▸ **WHAT THE TASK REQUIRES**
Copy all of the data below word for word, keeping every line.
== EXTRACTED DATA
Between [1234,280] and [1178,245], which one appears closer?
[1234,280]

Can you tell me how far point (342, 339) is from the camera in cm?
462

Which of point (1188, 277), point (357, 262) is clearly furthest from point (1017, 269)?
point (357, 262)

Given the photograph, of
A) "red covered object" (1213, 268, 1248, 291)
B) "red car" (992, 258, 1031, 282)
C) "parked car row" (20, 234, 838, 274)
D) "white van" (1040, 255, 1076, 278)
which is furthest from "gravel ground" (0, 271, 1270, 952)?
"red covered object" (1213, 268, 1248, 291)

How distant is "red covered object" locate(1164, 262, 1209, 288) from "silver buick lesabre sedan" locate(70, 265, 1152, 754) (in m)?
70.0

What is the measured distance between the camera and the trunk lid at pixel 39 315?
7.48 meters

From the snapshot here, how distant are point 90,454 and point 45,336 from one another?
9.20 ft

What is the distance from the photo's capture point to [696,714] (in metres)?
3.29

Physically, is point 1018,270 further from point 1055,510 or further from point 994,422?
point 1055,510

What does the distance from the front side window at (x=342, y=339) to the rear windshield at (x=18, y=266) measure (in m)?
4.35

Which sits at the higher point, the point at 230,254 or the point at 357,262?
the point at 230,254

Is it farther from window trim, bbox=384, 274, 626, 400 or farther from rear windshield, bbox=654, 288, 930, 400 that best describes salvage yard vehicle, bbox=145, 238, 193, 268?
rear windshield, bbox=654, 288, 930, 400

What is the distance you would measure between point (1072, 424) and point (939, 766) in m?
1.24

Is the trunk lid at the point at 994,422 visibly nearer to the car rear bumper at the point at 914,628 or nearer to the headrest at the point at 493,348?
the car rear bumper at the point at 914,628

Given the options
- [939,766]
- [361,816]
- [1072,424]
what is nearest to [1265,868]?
====
▸ **RESULT OF THIS TASK**
Between [1234,280] and [1178,245], which one appears closer?
[1234,280]

Can you tell me how far point (342, 339) is from the camera in cm?
462

Which of point (1188, 277), point (357, 262) is clearly furthest from point (1017, 269)?
point (357, 262)

Given the photograph, of
A) "red covered object" (1213, 268, 1248, 291)
B) "red car" (992, 258, 1031, 282)
C) "parked car row" (20, 234, 838, 274)
D) "white van" (1040, 255, 1076, 278)
which is furthest from "gravel ground" (0, 271, 1270, 952)?
"red covered object" (1213, 268, 1248, 291)

How distant is "red covered object" locate(1164, 262, 1209, 288) from "silver buick lesabre sedan" locate(70, 265, 1152, 754) (in m)?
70.0

What is the measured distance between the camera and the trunk lid at pixel 39 315?
7.48 meters

From the snapshot here, how distant are point 90,454 and point 45,336 from one another?
9.20 ft

What is the distance from the photo's capture point to [696,714] (in metres)?
3.29

Physically, is point 1018,270 further from point 1055,510 or further from point 994,422?
point 1055,510

What does the distance from the front side window at (x=342, y=339) to the rear windshield at (x=18, y=266) measure (in m)?
4.35

Which sits at the higher point, the point at 230,254 or the point at 357,262?
the point at 230,254

Is it farther from window trim, bbox=384, 274, 626, 400 or farther from rear windshield, bbox=654, 288, 930, 400 that best describes salvage yard vehicle, bbox=145, 238, 193, 268?
rear windshield, bbox=654, 288, 930, 400

What is the distance you would measure between point (1072, 424) and point (939, 766) in m?
1.24

Is the trunk lid at the point at 994,422 visibly nearer to the car rear bumper at the point at 914,628 or nearer to the headrest at the point at 493,348?
the car rear bumper at the point at 914,628

Given the options
- [939,766]
- [361,816]
- [1072,424]
what is nearest to [1265,868]?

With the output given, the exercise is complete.